Eve e Beth non commentarono. Accettarono quella mia ritirata strategica – ma non troppo – e con ogni probabilità ne compresero perfino il motivo.

Afferrai la borsa di slancio e quasi mi ritrovai a correre lungo il corridoio, finchè svoltando la mia faccia non si impiantò contro un petto marmoreo. Barcollai indietro. Era la seconda volta quella mattina.

«Ehi, guarda a dove diavolo metti i piedi» grugnii, pronta a prendermela con tutto il mondo.

Ramones mi fissò dall'alto al basso, con un bagliore a lampeggiargli nello sguardo, una scintilla di rabbia repressa che però non sfociò in nulla. Si spostò di lato, lasciandomi spazio per passare e tirò dritto per la sua strada. Mi aveva deliberatamente ignorato.

Lo afferrai per il braccio prima che se ne potesse andare. «Ram, possiamo parlare?»

«Per dirci cosa, capo?» Scrollò le spalle e si voltò a guardarmi. Era seriamente ferito. Glielo leggevo nello sguardo. In quel momento mi sentii un vero schifo a non averglielo detto.
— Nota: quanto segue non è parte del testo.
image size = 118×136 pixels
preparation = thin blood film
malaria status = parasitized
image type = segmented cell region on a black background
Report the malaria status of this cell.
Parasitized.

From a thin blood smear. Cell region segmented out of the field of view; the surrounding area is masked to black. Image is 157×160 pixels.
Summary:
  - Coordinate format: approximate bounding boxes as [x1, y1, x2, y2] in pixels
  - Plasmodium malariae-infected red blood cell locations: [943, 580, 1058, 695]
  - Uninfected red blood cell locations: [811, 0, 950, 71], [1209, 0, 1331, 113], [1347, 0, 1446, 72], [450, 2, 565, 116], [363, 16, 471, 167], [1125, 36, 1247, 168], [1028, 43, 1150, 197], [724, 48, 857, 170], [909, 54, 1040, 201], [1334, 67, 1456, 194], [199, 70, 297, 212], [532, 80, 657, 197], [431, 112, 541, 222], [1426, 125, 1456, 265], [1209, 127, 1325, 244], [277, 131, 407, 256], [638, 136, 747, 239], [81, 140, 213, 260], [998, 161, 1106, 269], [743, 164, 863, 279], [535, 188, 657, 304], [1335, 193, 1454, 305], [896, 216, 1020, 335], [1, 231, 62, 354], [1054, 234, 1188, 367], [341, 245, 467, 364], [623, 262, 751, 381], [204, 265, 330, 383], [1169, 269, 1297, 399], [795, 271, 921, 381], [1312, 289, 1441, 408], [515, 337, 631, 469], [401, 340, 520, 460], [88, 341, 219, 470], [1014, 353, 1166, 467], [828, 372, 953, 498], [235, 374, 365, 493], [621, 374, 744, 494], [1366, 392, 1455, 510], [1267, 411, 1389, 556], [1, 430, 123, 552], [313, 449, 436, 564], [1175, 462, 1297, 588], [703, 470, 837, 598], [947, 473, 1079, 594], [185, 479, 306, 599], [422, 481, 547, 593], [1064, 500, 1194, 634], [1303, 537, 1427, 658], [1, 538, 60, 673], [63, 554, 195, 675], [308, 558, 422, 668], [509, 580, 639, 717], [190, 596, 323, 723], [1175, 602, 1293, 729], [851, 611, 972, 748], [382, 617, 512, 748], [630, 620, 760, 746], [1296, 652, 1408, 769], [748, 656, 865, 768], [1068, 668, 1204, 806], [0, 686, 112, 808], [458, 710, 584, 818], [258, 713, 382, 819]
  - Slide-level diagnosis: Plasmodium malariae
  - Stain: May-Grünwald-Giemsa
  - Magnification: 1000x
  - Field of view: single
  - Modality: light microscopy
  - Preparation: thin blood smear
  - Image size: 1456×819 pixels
Quella giornata sembrava andare di male in peggio. «Non era importante avvisare uno come me. Tranquilla. L'ho capito.»

Le lacrime minacciarono nuovamente di traboccare. «Ho sbagliato, okay? Lì per lì ero scossa e... non riuscivo a pensare a nient'altro che – che...» Esitai. «Non ho pensato ad avvisarti. Hai ragione. Sono stata una cogliona, lo so. So quanto tenevi a Lin.» Erano le scuse più patetiche che avessi mai sentito. «Mi dispiace, Ram. Davvero. Mi dispiace.» Forse nemmeno sembravo convincente, non so. Il peso sul cuore in compenso era sempre più reale. E le lacrime dietro l'angolo, pure.

Ramones rimase immobile a fissarmi, la mano stretta attorno alla tracolla dello zaino che aveva issato sulla spalla. Dopo un attimo, che mi parve lungo un'eternità, il suo braccio si allungò fino a carezzarmi una guancia con le dita. «Va bene. In realtà lo capisco, è solo che...» Lasciò ricadere il braccio lungo il fianco e l'amarezza gli deformò i tratti del bel viso. Cercò di sorridere ma gli uscì qualcosa di simile a una smorfia. «Devo solo farmene una ragione, suppongo. Mi serve solo un po' di tempo per digerire tutto e metabolizzare la delusione.»

Lo avevo deluso. Ed era ovvio. Aveva ragione ad esserlo.

Nel periodo in cui io e Ramones stavamo insieme si era trovato spesso a scorazzare per casa mia, e di conseguenza, aveva fatto amicizia con Lin. Tra i due c'era stata una buona intesa sin da subito e alla fine, ogni volta che gli chiedevo di venirmi a trovare, lui era ben felice di rivederla. Per lui Lin era una nonna, una confidente e una simpatica e arzilla vecchietta con cui scambiarsi battutacce. Si divertivano molto insieme. Ogni tanto le portava dolci o regali. E questo mostrava il buon cuore di Ramones.

Ero stata crudele ad avergli negato la possibilità di andare al suo funerale e piangerne la sua morte. Ero stata egoista. Avevo pensato solo al mio, di dolore.

«Capisco» borbottai.

Lui si limitò ad annuire e mi voltò ancora le spalle, questa volta per andarsene davvero.

«Mi – mi perdonerai, vero?» La mia domanda risultò più infantile e patetica di quanto avessi voluto ma lui non me lo fece notare, si limitò a sorridere.

«Tu che dici?» Mi scompigliò i capelli con una mano. «Non potrei vivere senza farlo.» E detto questo, mi lasciò lì, con una voglia pazzesca di riempirmi di insulti e piangere.

Quella mattina avevo sbagliato tutto. Tutto quanto.